Выбрать главу

Но долго так продолжаться не могло. Трудно было только сказать, что произойдет раньше: Том-Том поймает Тэрла, или мистер Сноупс поймает Тэрла, или меня как-нибудь ночью удар хватит со смеху. В конце концов не поздоровилось Тэрлу. Похоже, ему слишком хлопотно было разыскивать медь; он уже разыскивал ее целых три недели и из-за этого почти каждый вечер опаздывал на работу, а Том-Том вынужден был его дожидаться и не мог уйти домой. Может, в этом и крылась причина. А может, мистер Сноупс в один прекрасный день сам туда отправился, тоже засел в кустах и ждал сумерек (был уже апрель); он сидел по одну сторону Том-Томовой хижины, а Тэрл подползал с другой стороны через кукурузное поле. Как бы там ни было, пришел Сноупс как-то вечером на электростанцию, дождался Тэрла, который опоздал, как обычно на полчаса, а Том-Тому не терпелось уйти домой. Сноупс кликнул Тэрла и спросил, нашел ли он теперь то, что искал.

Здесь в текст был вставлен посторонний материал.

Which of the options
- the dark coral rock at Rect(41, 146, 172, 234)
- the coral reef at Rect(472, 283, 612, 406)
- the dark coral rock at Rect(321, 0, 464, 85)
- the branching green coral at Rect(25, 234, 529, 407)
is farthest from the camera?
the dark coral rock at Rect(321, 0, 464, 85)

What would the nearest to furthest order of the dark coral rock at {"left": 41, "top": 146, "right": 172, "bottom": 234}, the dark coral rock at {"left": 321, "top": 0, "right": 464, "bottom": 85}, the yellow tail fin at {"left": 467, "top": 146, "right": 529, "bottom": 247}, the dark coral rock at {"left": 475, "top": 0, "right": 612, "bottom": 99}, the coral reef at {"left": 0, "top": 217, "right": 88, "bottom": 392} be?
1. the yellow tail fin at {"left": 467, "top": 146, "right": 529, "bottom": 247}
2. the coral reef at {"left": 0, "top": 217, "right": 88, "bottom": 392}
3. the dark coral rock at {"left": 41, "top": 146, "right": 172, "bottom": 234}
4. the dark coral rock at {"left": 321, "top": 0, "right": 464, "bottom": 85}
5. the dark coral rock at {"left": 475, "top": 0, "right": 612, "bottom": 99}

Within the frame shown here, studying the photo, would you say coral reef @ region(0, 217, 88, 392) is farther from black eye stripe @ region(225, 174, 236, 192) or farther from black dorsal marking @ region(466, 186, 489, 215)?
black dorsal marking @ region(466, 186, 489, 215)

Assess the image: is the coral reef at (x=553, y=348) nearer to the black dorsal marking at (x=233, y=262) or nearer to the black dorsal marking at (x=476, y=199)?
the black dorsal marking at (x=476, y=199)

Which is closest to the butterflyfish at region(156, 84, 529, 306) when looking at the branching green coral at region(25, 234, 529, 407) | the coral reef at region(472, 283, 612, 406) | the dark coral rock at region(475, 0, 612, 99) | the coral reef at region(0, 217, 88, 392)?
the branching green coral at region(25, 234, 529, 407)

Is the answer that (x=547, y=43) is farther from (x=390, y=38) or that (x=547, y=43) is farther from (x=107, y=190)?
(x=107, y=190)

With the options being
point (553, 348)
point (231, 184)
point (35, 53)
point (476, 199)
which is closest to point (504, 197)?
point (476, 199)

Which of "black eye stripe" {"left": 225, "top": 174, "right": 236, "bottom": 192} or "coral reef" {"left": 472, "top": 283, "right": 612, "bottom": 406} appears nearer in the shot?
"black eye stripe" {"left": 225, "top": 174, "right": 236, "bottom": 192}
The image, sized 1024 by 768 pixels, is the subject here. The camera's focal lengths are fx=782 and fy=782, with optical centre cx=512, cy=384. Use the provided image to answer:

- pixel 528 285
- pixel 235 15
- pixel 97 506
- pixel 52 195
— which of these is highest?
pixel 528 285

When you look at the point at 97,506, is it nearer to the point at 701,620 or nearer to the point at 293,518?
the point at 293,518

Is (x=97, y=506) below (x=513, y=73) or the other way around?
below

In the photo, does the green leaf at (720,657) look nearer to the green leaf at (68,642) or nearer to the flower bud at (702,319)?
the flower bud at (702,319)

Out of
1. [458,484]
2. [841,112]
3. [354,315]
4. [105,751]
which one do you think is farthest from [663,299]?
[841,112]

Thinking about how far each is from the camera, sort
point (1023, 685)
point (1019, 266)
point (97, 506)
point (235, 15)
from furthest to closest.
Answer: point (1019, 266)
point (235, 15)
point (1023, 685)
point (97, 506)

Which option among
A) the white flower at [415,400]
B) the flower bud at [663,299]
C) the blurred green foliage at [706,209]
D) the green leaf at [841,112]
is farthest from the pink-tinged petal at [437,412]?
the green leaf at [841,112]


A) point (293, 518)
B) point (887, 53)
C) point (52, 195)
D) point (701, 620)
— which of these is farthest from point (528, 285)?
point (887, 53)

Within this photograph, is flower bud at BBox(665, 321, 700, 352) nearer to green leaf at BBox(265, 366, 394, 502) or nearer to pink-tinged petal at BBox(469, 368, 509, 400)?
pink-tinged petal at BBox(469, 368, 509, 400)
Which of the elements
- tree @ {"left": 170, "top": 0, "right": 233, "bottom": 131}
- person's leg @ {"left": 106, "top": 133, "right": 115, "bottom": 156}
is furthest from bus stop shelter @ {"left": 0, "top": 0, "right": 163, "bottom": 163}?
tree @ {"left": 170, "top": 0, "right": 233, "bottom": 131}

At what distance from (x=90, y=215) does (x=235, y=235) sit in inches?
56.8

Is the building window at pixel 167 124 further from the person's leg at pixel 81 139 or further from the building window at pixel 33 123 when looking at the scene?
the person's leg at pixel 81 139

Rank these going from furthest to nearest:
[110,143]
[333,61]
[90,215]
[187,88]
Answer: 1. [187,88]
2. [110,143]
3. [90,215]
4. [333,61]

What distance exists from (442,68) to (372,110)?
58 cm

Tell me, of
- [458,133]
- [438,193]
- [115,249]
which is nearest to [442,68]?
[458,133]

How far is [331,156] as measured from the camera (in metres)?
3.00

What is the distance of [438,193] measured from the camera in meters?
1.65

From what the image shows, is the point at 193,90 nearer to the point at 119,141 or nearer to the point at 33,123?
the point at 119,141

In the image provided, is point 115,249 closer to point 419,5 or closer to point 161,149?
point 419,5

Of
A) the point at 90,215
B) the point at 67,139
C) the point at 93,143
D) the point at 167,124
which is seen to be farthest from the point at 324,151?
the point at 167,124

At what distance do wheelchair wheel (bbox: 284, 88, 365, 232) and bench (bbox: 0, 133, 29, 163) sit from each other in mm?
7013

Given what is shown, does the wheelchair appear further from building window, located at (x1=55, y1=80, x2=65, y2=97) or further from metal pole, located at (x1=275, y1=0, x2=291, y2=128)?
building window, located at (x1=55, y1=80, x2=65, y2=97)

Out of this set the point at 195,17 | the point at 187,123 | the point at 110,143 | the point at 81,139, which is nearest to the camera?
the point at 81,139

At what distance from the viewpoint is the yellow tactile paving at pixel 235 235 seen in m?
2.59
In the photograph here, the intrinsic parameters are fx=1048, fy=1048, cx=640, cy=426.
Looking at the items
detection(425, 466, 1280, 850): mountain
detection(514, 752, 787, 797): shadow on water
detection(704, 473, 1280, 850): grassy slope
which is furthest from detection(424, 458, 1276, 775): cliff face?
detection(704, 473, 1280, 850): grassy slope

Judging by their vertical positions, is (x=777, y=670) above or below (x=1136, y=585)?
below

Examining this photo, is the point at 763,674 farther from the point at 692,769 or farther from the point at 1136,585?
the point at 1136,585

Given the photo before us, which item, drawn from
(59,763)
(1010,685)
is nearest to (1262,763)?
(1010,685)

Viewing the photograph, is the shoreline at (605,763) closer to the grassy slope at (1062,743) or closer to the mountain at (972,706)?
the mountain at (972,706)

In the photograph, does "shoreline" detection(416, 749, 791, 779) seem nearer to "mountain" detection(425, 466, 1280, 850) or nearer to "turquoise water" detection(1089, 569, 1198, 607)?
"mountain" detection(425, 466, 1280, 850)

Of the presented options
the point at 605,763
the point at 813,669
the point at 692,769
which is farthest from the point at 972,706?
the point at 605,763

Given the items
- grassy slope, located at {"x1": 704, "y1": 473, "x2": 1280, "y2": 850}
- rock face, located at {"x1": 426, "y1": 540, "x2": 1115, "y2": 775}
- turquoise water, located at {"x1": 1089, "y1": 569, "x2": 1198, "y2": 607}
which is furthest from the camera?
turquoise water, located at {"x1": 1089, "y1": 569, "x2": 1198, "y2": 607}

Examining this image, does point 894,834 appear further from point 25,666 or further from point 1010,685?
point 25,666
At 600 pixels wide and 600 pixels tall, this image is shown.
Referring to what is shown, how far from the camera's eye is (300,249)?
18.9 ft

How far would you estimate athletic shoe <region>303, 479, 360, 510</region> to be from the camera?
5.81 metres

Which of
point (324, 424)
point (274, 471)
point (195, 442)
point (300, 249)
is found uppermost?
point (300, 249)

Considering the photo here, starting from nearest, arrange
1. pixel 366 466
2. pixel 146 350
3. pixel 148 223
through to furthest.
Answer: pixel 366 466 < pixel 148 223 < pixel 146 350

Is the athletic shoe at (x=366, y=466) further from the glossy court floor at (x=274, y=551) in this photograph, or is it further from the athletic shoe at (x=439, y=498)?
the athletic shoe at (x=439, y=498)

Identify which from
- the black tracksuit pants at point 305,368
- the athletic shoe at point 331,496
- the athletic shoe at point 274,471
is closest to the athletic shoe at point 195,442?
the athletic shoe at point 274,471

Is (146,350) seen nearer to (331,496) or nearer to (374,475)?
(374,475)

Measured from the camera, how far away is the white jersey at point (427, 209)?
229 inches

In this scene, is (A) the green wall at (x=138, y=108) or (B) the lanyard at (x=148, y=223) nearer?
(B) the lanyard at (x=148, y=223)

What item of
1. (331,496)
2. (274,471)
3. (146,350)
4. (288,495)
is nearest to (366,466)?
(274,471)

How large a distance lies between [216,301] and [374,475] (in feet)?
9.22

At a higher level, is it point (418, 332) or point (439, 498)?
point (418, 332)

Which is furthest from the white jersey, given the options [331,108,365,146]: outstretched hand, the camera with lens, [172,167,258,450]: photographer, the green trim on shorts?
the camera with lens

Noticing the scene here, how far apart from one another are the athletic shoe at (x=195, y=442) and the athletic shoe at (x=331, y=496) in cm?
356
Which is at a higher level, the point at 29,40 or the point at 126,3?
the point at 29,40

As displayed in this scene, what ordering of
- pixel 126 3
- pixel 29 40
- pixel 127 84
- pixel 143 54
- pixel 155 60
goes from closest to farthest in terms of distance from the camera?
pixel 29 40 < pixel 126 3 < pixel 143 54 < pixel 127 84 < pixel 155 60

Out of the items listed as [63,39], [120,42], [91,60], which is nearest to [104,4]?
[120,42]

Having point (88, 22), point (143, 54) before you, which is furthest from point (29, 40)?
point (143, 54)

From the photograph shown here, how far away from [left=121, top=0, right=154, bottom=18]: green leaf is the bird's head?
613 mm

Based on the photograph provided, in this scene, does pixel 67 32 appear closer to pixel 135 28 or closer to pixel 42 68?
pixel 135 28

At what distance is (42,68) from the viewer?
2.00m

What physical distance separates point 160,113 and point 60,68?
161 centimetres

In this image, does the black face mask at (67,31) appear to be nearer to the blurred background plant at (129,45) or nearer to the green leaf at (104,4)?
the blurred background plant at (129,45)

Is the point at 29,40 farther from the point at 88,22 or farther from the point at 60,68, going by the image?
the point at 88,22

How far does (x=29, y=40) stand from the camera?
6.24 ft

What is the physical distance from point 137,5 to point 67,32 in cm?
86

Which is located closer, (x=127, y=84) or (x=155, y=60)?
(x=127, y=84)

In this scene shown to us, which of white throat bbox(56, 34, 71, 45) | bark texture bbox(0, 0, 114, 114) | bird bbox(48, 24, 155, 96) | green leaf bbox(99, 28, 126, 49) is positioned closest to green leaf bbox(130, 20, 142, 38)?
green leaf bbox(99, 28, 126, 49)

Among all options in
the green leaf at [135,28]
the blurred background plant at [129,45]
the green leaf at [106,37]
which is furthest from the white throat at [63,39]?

— Когда это — теперь? — спросил Тэрл.

— Нынче в сумерки, когда ты там шарил, — сказал мистер Сноупс. А Тэрл размышлял, много ли знает мистер Сноупс и не рискнуть ли сказать ему, что он спал дома с половины седьмого утра или даже ездил по делам в Моттестаун. — Может, ты не там ищешь, — сказал мистер Сноупс, глядя на Тэрла, а Тэрл не глядел на мистера Сноупса, разве только изредка посматривал. — Ежели Том-Том спрятал это железо у себя в кровати, ты еще три недели назад должен был его найти, — сказал мистер Сноупс. — Поищи лучше в амбаре, где кукуруза хранится, как я тебе говорил.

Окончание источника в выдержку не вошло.